■ YOUR TASK ■
Only the text of the records below belongs in the answer, copied exactly, with pictures omitted.

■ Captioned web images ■
----------

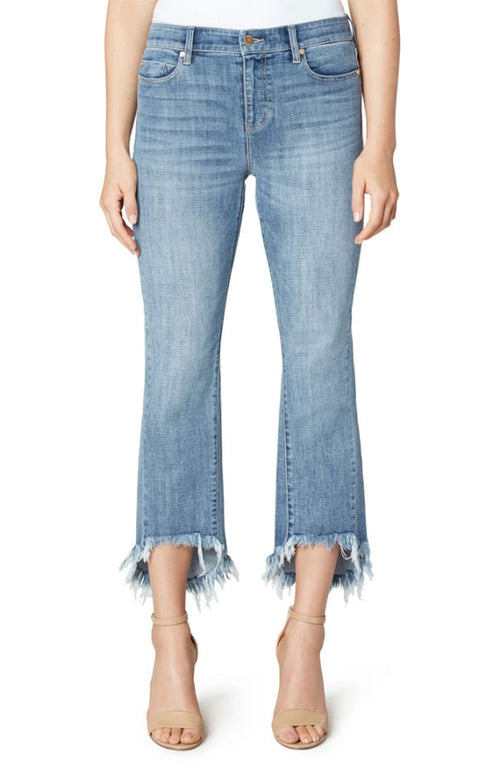 Crop Flare Hi Low Fray Hem Jean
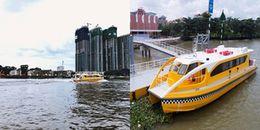 Tin nóng: Người Sài Gòn được đi buýt sông miễn phí trong 10 ngày đầu vận hành, giá 15.000 đồng/lượt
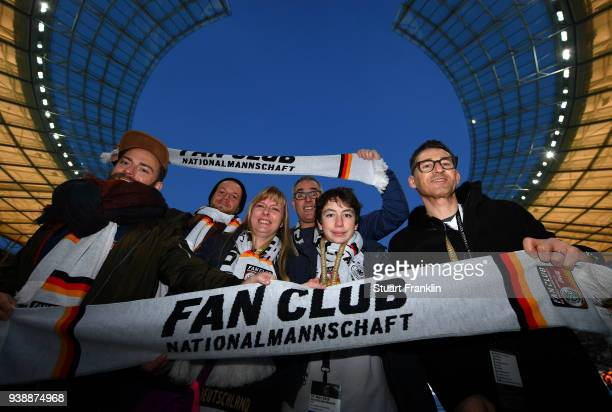 Members of German National Team Fan club prior to the international friendly match between Germany and Brazil at Olympiastadion on March 27 2018 in...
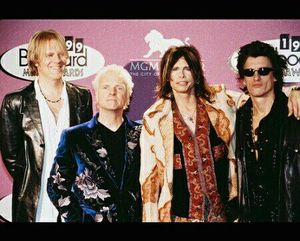 aerosmith_photo_xl_aerosmith_6223038
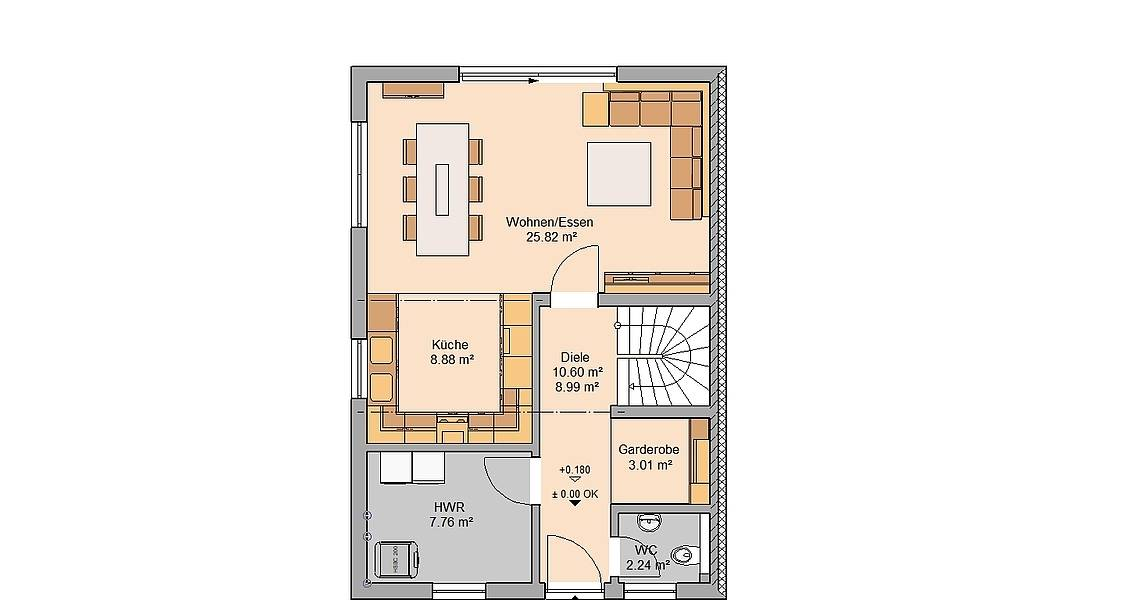 Massivhaus Kern-Haus Doppelhaushälfte Twin L Grundriss Links Erdgeschoss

----------

■ ANSWER FOR THIS EXERCISE ■
 Crop Flare Hi Low Fray Hem Jean
 Tin nóng: Người Sài Gòn được đi buýt sông miễn phí trong 10 ngày đầu vận hành, giá 15.000 đồng/lượt
 Members of German National Team Fan club prior to the international friendly match between Germany and Brazil at Olympiastadion on March 27 2018 in...
 aerosmith_photo_xl_aerosmith_6223038
 Massivhaus Kern-Haus Doppelhaushälfte Twin L Grundriss Links Erdgeschoss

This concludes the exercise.